Mir gefiel die Entwicklung mit der Allianz Arena Anfang der 2000er Jahre nicht so ganz, weil der Verein smart über den Tisch gezogen wurde. Karl-Heinz Wildmoser hatte das Objekt damals aufgerissen. Er hatte so einen Typen aus Österreich aufgerissen, dazu kam die Beziehung zu Pappas Mercedes. Da kam das ins Laufen. 1860 hatte in der Anfangszeit viele Zuschauer in der Allianz Arena, wohlgemerkt zu Zweitliga-Zeiten. Deswegen nervt mich das ganze Geplänkel zum Grünwalder Stadion: Das ist ein Witz! Wer da einen Umbau fordert, der will keinen ernsthaften Fußball in der heutigen Zeit. Dort kann man kein Geld verdienen! Wer das forciert, will in der Kleingärtner-Liga bleiben. Das kommt mir so vor: Ein Taxi fährt verschlossen durch die Stadt - und es können keine Fahrgäste mitfahren.

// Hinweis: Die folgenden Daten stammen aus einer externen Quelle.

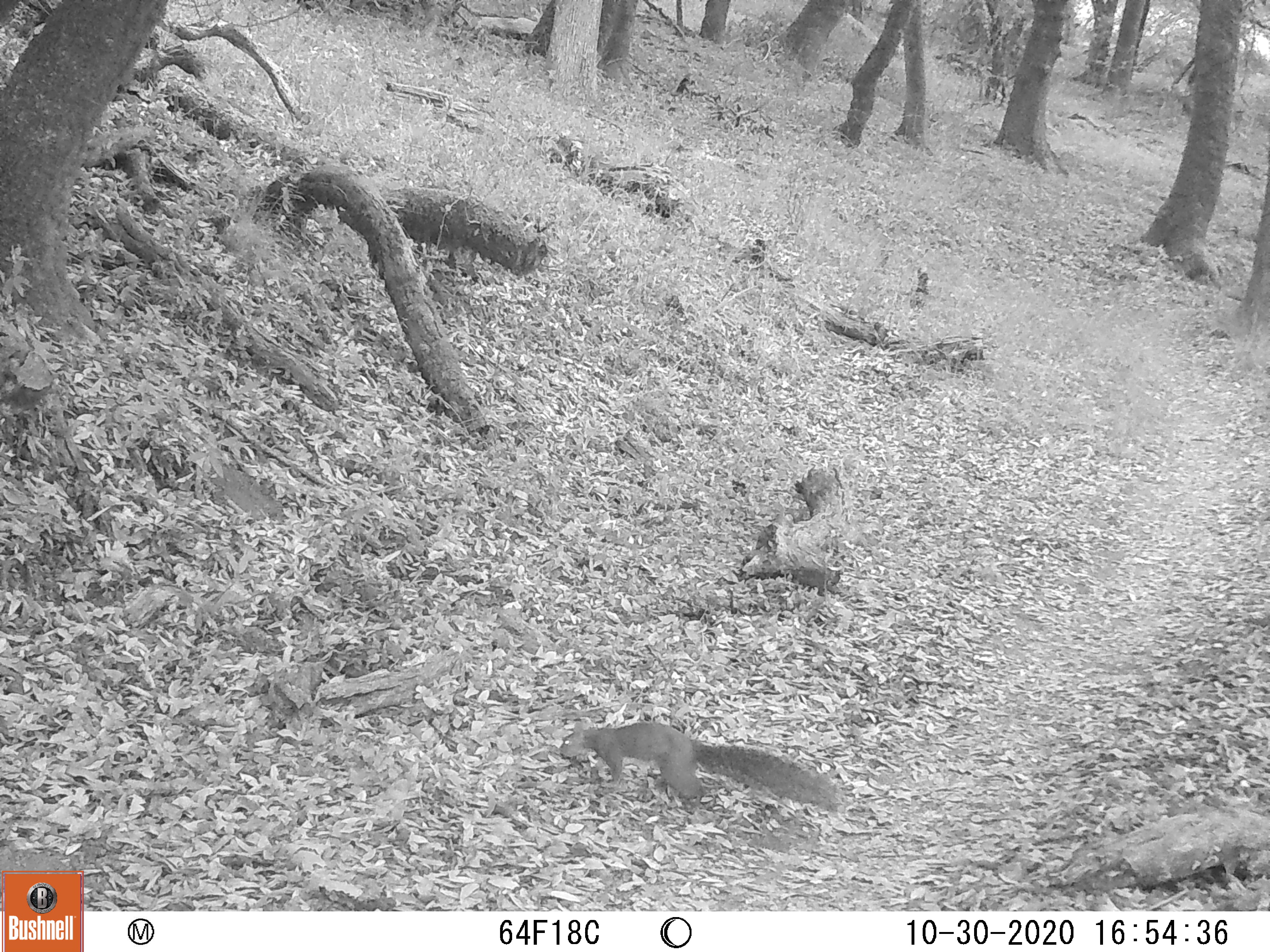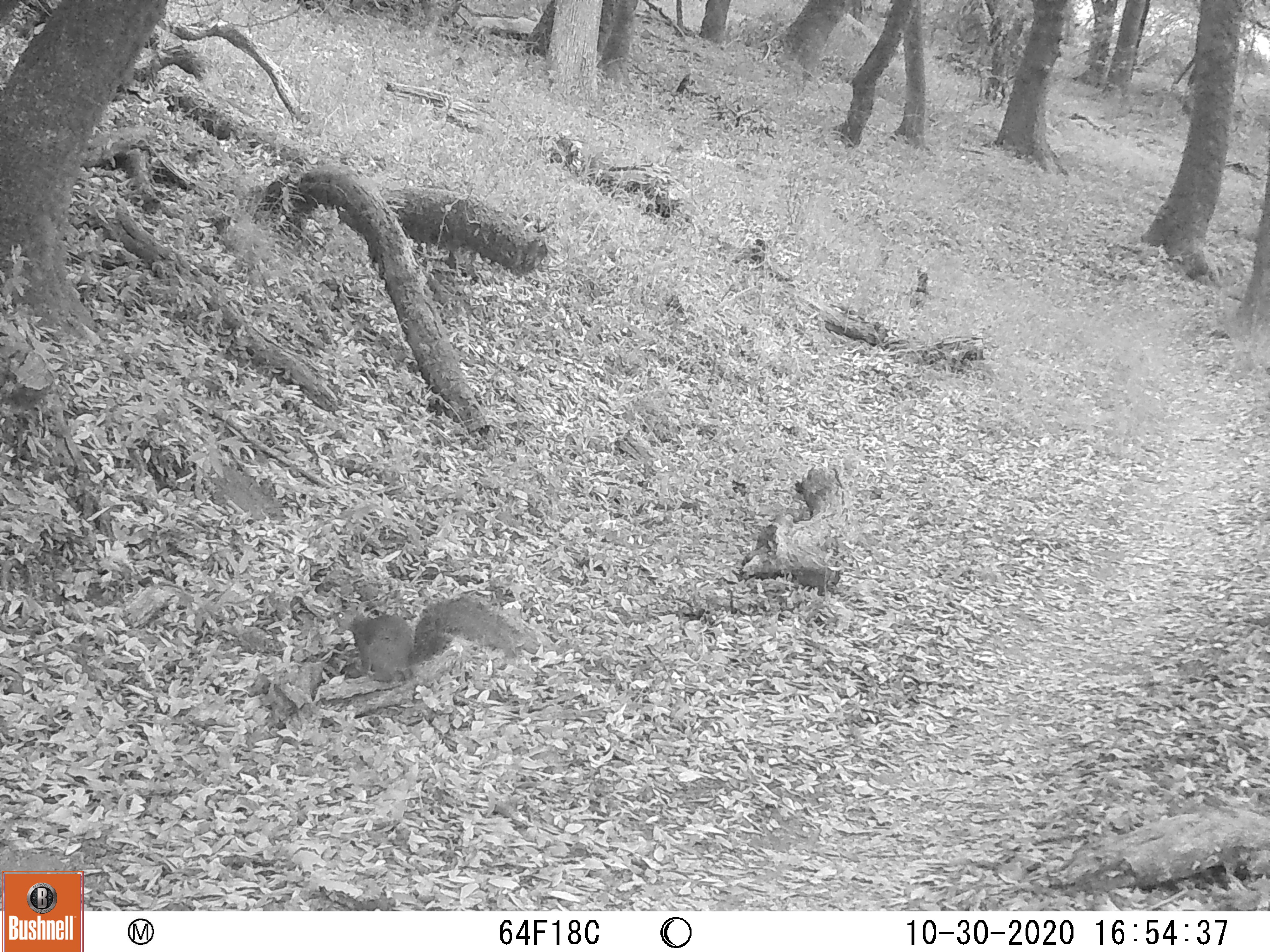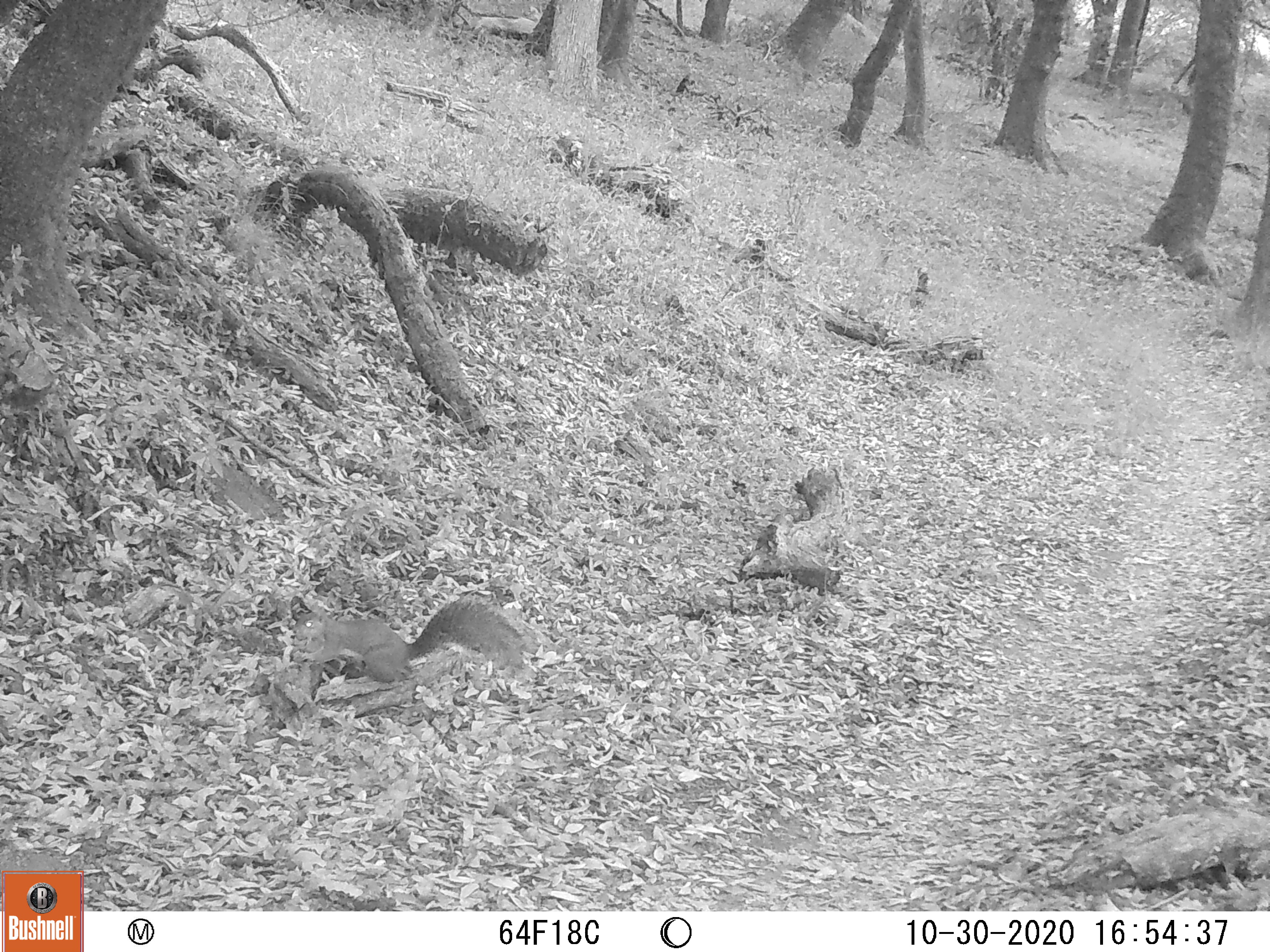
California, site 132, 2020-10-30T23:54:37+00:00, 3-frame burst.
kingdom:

db24: Sie waren vor einigen Jahren auf einer Mitgliederversammlung des TSV 1860 und haben eine Rede gehalten…

Ja, das vergesse ich nie! Mir wurde nach einiger Zeit der Strom abgeschaltet. Das war eine Frechheit - und das Schlimme: Das hat niemanden aufgeregt. Nicht einmal das Präsidium. Dann sollen sie ihren Kleingärtner-Klub in Giesing machen, aber das hat nichts mit Sechzig zu tun. Das alles belästigt und beschädigt die gute Marke Sechzig. Und deswegen muss man bei der nächsten Mitgliederversammlung ganz deutlich das Wort wagen - oder selbst als Verwaltungsrat kandidieren. Und genau das werde ich jetzt machen. Ich werde meine Bewerbungsunterlagen einreichen.

db24: Welche Expertise können Sie einbringen?

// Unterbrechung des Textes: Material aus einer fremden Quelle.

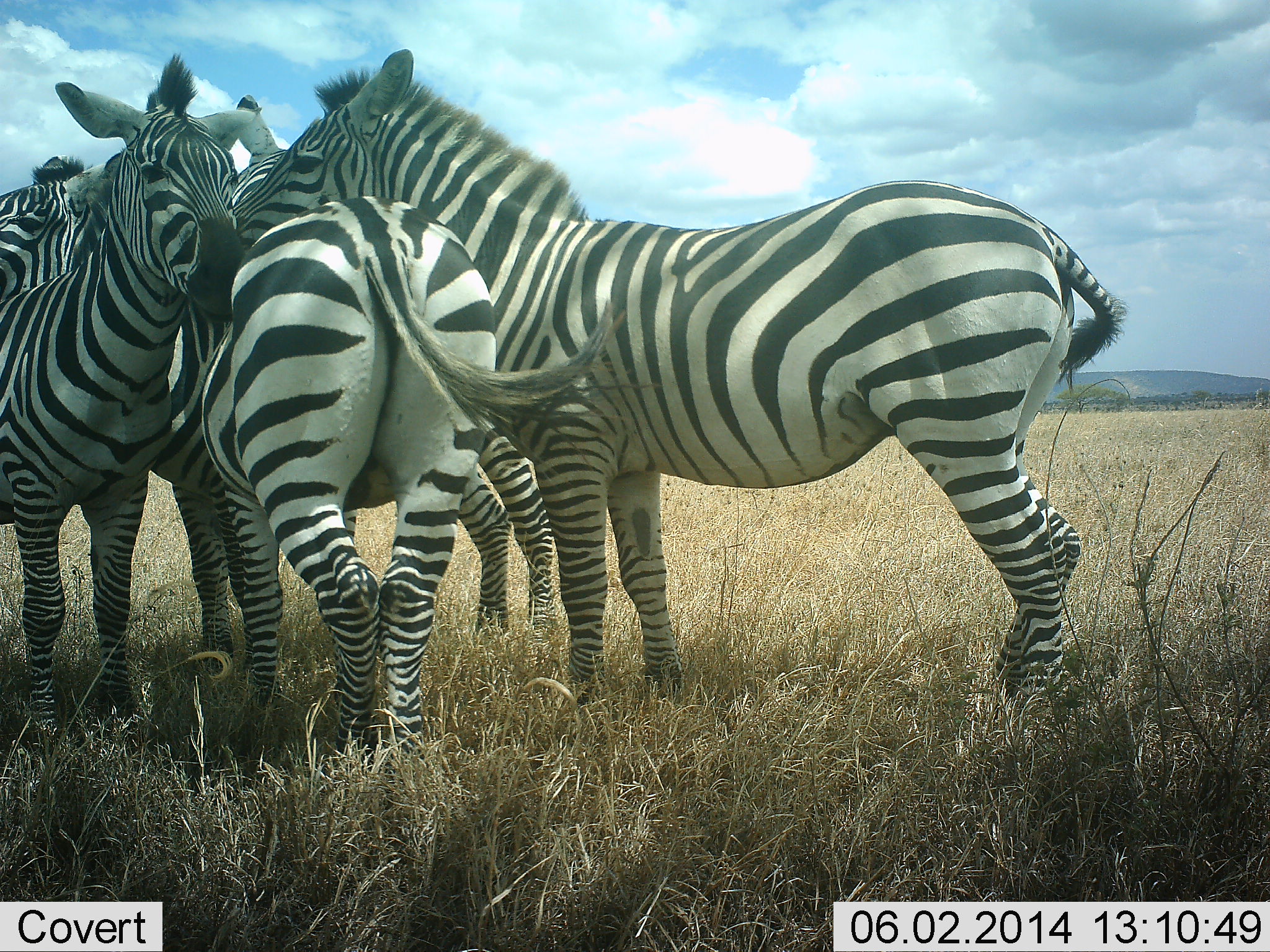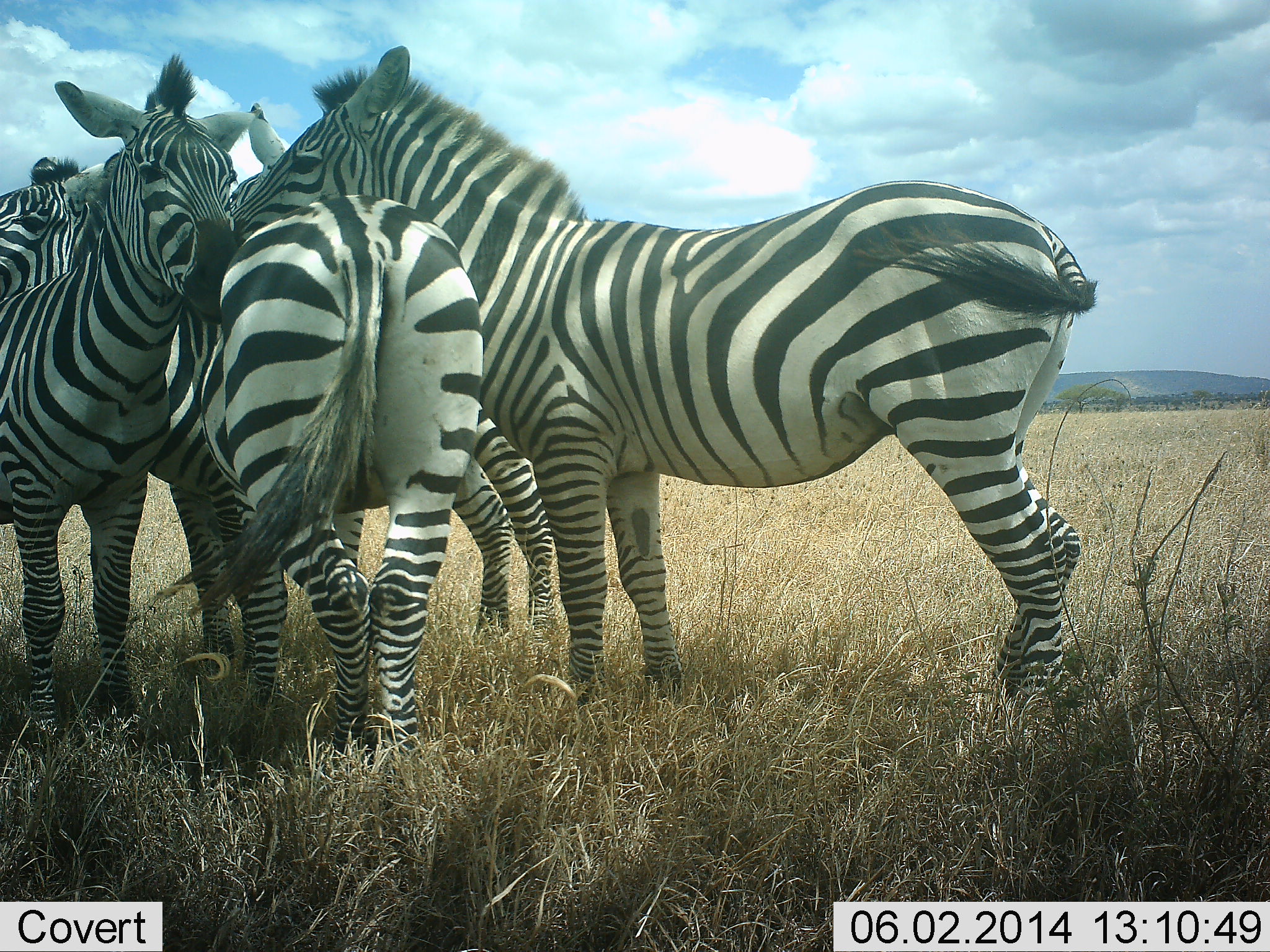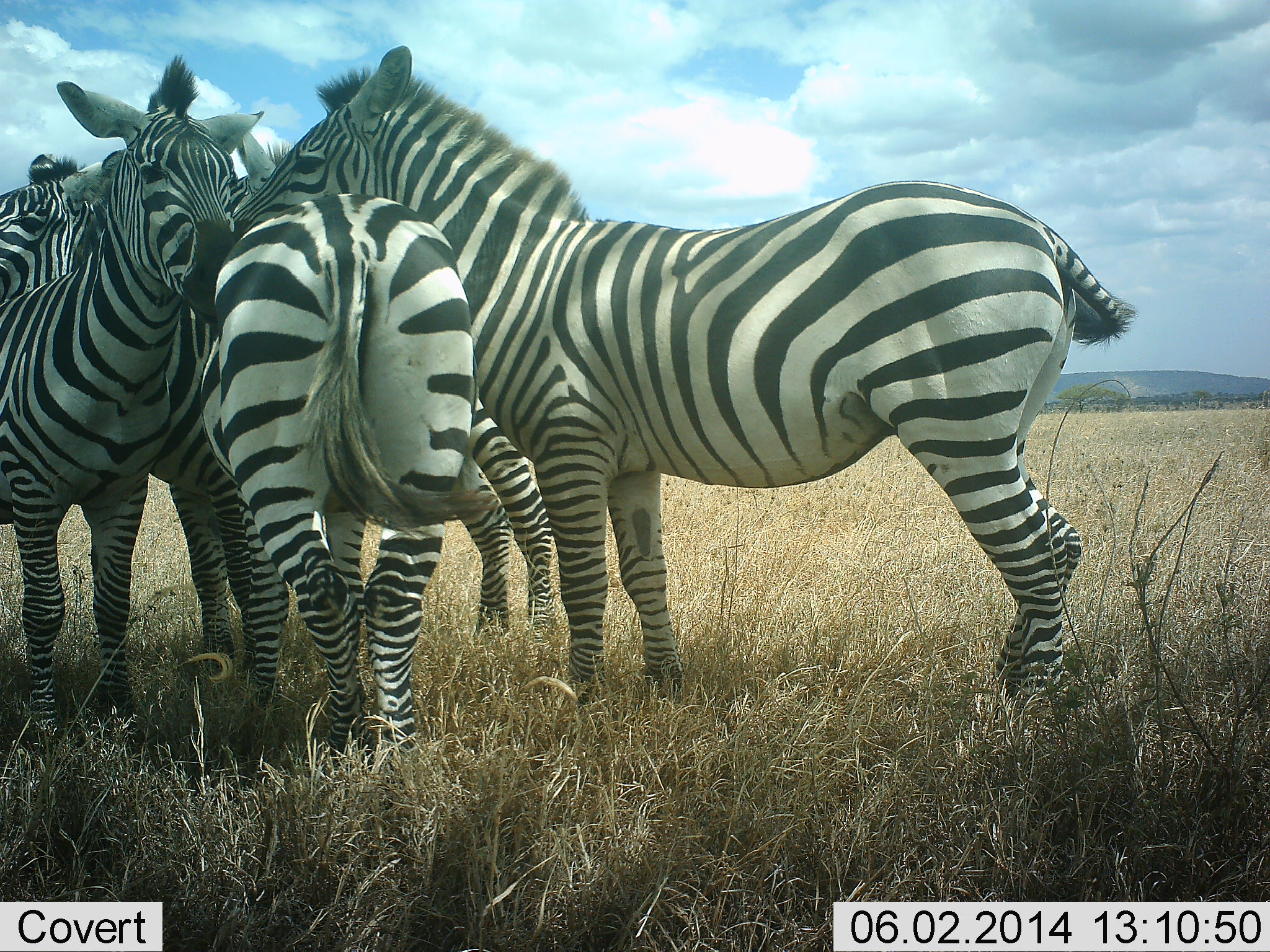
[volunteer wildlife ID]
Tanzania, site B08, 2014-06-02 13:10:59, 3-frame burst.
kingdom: Animalia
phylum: Chordata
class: Mammalia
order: Perissodactyla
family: Equidae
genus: Equus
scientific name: Equus quagga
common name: plains zebra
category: zebra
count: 4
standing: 50%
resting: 10%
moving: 0%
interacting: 60%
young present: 0%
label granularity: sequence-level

Was ich zusagen kann: Ich werde es auch selbst nochmal probieren bei Frau Susanne Quandt, die jetzt Klatten heißt. Sie war ganz kurze Zeit Volontärin bei der Bunten - auch bei mir. Ich habe da schon noch einen leichten Kontakt. BMW, das wäre doch was…

db24: Ist 1860 noch ein Zugpferd? Die Markenkraft der Löwen hat doch in den letzten Jahren schon enorm nachgelassen…

Naja, aber das kann man schnell ändern. Auch vom Europäischen Patentamt habe ich mal gehört, dass Interesse an 1860 bestünde. Man soll sich bei 1860 nicht täuschen, wie dicht die Fanwelt nach wie vor an ihrem Verein steht. Früher waren viele Münchner Geschäftsleute Sechzger, heute ist das natürlich ein wenig anders - auch weil die Dritte Liga eine wöchentliche Ohrfeige für diesen Klub ist. Für mich ist 1860 ist eine Supermarke mit einem Trauerrand. Dieser Verein braucht endlich professionelle Strukturen, dann kommen auch die Sponsoren. Jetzt ist es so, da kann ich auch mit dem Lift den Fernsehturm und das Geld aus dem Sack runterschütteln…

db24: Im Sommer wollte Mehrheitsgesellschafter Hasan Ismaik aufgrund der fehlenden Entwicklung seine Anteile bereits verkaufen…

Das wäre eine gute Möglichkeit für einen Neuanfang gewesen, ja. Ich hatte mich mal mit einem Interessenten getroffen, der Ismaiks Anteile kaufen wollte. Der wollte auch ein neues Stadion bauen - mir fällt aber gerade sein Name nicht ein. Er meinte, dass er Dächer von Autos baut…

db24: Sie meinen Gerhard Mey von Webasto?

Genau der! Von ihm kam aber leider nur viel Bla-bla. Er wollte mir auch für ein neues Boulevard-Blatt Geld zur Verfügung stellen. Mit ihm habe ich mich zwei- oder dreimal getroffen. Ich habe übrigens sämtliche Einladungen im Luitpoldcafe bezahlt. Ich habe immer bezahlt - und er hat es sich bezahlen lassen. Das fand ich sehr merkwürdig.